Many of my colleagues are swayed by the high-quality graphics that can be produced with R and by the fact that the most advanced techniques of data analysis are first implemented, and usually very quickly so, in R. Nevertheless, many of them also stick to commercial software like SPSS or Stata for data management. Part of the reason for this is that these colleagues work with data from social science surveys and SPSS and Stata provide functionality that makes it relatively easy to manage such data. Besides, R offers little out-of-the-box support for the management of the kind of data that come from social science surveys, or rather, it offers little support apart from hitherto not so well-known packages such as memisc (Elff, 2019). It is therefore an aim of this book to enable social scientists to conduct not only their data analysis but also their data management with R.
Due to the fact that R allows the user to produce high-quality graphics and to use the most advanced techniques of data analysis, and also (and perhaps even more so) that it can be used without the obligation to pay any licence fees, R finds expanding use in social science education at the graduate and postgraduate levels and is also gaining ground at the undergraduate level. From my own experience as a teacher and instructor, I know that many students who are using R struggle at least as much with preparing their data for data analysis as they do with conducting data analysis and understanding the complex concepts involved. I hope that this book is also helpful for these students.

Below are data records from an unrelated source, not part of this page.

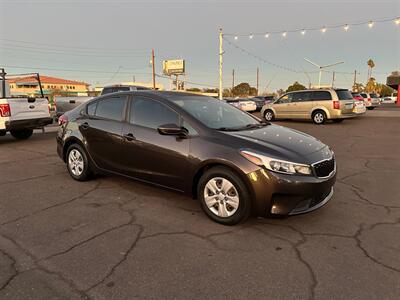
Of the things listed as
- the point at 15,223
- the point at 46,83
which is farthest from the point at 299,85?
the point at 15,223

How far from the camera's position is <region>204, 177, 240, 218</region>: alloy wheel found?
3770 mm

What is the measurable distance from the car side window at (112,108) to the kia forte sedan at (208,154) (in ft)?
0.05

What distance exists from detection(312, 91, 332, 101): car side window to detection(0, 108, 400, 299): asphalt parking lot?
10.7m

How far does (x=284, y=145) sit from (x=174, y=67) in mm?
61194

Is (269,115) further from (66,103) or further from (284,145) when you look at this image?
(284,145)

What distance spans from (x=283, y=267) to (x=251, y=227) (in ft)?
2.85

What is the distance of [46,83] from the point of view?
345ft

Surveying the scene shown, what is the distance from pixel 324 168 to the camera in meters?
3.86

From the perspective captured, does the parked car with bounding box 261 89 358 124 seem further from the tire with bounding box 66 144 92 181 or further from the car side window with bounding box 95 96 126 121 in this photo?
the tire with bounding box 66 144 92 181

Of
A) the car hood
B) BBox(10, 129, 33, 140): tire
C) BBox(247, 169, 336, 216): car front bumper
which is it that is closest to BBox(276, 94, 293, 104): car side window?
BBox(10, 129, 33, 140): tire

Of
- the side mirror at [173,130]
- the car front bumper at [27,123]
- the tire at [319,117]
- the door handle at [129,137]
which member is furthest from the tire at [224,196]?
the tire at [319,117]

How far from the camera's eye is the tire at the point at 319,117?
51.0ft

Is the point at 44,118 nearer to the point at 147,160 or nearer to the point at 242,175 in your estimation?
the point at 147,160

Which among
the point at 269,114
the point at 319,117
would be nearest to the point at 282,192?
the point at 319,117
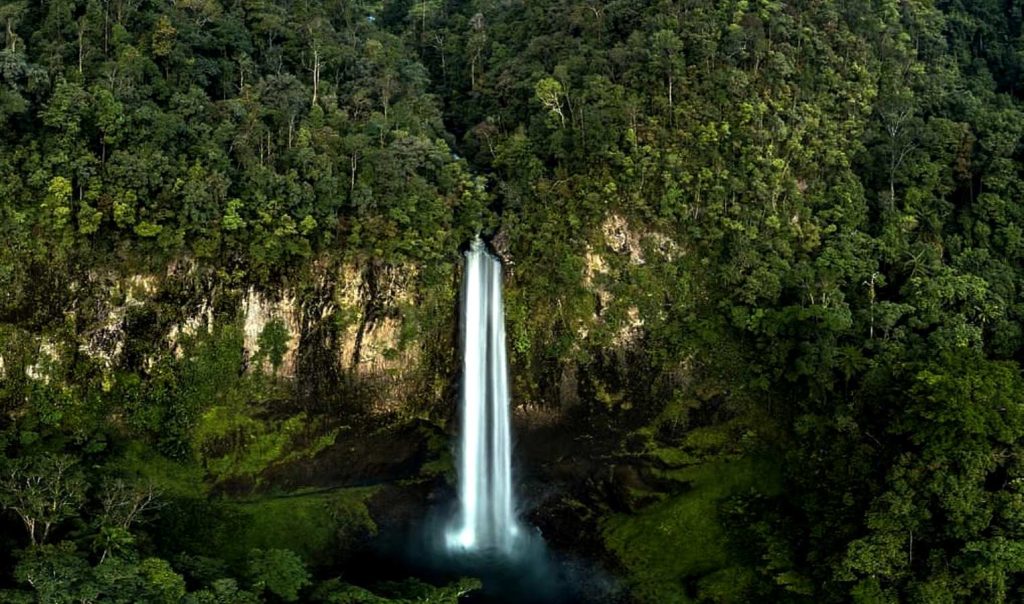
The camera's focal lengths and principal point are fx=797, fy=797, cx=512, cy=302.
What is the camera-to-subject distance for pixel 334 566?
79.5 feet

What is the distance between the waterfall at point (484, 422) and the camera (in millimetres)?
26453

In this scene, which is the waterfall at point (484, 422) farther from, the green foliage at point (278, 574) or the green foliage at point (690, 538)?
the green foliage at point (278, 574)

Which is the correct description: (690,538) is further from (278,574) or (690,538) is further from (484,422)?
(278,574)

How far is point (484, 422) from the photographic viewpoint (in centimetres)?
2736

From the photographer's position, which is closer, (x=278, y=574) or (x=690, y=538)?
(x=278, y=574)

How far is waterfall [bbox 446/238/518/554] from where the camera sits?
26453 mm

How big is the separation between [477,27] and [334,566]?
28.2 meters

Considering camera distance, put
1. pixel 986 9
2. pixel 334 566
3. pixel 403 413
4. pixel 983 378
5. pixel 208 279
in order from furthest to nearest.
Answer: pixel 986 9
pixel 403 413
pixel 208 279
pixel 334 566
pixel 983 378

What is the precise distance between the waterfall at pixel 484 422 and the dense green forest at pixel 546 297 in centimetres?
66

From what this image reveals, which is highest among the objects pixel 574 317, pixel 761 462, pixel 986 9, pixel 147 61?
pixel 986 9

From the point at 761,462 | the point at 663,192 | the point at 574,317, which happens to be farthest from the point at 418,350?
the point at 761,462

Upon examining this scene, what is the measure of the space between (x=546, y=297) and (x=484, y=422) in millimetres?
4972

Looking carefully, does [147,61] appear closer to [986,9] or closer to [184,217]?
[184,217]

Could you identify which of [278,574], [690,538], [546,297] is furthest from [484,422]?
[278,574]
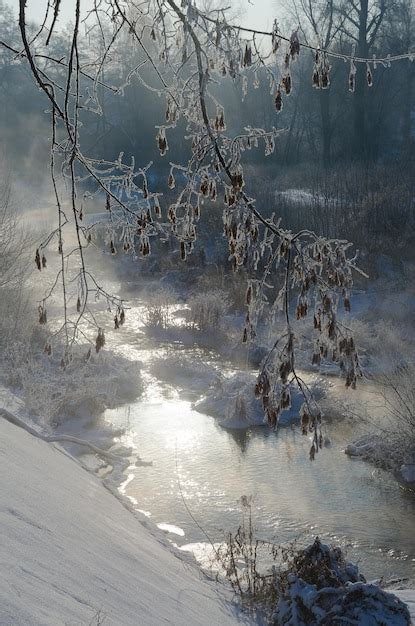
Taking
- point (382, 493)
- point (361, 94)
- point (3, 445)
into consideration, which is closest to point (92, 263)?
point (382, 493)

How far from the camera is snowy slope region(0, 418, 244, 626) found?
2.88 m

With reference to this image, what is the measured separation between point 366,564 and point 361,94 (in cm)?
2887

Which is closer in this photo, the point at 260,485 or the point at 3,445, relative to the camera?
the point at 3,445

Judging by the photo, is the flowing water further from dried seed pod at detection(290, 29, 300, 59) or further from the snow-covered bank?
dried seed pod at detection(290, 29, 300, 59)

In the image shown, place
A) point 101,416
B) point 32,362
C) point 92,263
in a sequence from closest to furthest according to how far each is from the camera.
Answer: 1. point 101,416
2. point 32,362
3. point 92,263

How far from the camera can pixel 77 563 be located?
3.49m

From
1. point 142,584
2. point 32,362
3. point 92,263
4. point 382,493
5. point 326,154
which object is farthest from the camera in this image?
point 326,154

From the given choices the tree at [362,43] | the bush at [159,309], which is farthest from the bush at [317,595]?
the tree at [362,43]

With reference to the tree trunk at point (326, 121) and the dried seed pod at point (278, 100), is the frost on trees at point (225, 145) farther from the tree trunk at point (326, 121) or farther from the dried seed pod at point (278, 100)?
the tree trunk at point (326, 121)

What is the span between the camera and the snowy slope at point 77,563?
9.43 feet

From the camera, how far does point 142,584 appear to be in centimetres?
380

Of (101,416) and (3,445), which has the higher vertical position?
(3,445)

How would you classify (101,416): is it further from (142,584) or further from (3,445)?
(142,584)

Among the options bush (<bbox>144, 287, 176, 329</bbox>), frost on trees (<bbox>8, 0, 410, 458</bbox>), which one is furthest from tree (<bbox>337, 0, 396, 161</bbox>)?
frost on trees (<bbox>8, 0, 410, 458</bbox>)
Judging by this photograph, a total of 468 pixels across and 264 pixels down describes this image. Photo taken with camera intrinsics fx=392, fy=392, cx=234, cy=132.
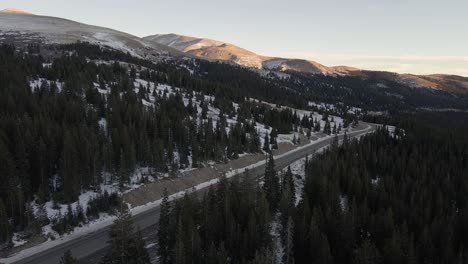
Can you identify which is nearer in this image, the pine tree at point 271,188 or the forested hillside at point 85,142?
the forested hillside at point 85,142

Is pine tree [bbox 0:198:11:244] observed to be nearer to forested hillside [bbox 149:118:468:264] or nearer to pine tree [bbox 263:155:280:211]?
forested hillside [bbox 149:118:468:264]

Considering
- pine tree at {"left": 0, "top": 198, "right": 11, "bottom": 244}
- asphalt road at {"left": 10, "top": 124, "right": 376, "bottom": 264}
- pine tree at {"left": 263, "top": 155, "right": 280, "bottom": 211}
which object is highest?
pine tree at {"left": 263, "top": 155, "right": 280, "bottom": 211}

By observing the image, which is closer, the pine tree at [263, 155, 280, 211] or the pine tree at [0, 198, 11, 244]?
the pine tree at [0, 198, 11, 244]

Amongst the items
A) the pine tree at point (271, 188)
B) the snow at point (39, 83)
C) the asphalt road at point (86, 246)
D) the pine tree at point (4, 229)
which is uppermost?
the snow at point (39, 83)

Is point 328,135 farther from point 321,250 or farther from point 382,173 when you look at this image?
point 321,250

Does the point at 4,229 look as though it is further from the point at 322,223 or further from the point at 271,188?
the point at 322,223

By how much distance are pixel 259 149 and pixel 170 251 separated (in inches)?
2868

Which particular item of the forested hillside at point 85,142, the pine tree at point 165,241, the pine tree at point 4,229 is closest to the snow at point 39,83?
the forested hillside at point 85,142

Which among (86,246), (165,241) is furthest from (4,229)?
(165,241)

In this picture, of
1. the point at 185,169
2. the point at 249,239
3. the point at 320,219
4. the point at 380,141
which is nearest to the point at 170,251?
the point at 249,239

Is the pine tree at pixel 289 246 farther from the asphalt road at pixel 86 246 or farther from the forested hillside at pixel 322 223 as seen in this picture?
the asphalt road at pixel 86 246

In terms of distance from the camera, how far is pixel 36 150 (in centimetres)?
6900

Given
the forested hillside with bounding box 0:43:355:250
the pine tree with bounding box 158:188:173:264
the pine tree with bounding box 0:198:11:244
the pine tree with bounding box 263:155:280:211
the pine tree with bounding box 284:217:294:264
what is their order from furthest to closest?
the pine tree with bounding box 263:155:280:211 → the forested hillside with bounding box 0:43:355:250 → the pine tree with bounding box 284:217:294:264 → the pine tree with bounding box 0:198:11:244 → the pine tree with bounding box 158:188:173:264

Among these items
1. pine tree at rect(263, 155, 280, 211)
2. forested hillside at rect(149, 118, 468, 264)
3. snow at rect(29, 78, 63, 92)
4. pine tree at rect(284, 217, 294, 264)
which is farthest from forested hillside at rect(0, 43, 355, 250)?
pine tree at rect(284, 217, 294, 264)
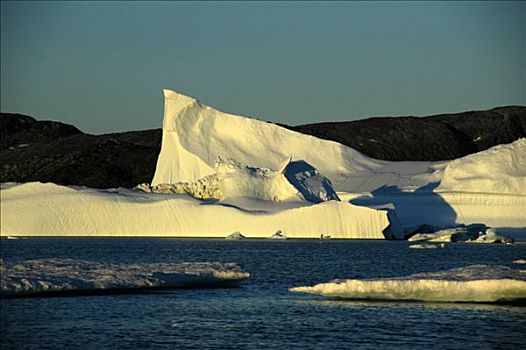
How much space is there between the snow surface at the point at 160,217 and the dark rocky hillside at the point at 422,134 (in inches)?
2010

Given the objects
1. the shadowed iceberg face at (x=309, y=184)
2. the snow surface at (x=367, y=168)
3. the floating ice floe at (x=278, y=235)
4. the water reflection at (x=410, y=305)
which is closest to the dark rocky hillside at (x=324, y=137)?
the snow surface at (x=367, y=168)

To make sure that the book is useful for as wide an audience as possible, writing it moved me to the margins of and beyond my own intellectual comfort zone of managing and analysing survey data. Writing this book was at times challenging but always stimulating. I hope that readers find the material presented in the book fun and stimulating as well. I dedicate this book to my parents, my friends, and my colleagues and also to the brilliant minds that created and contributed to the wonderful open source software project that is R.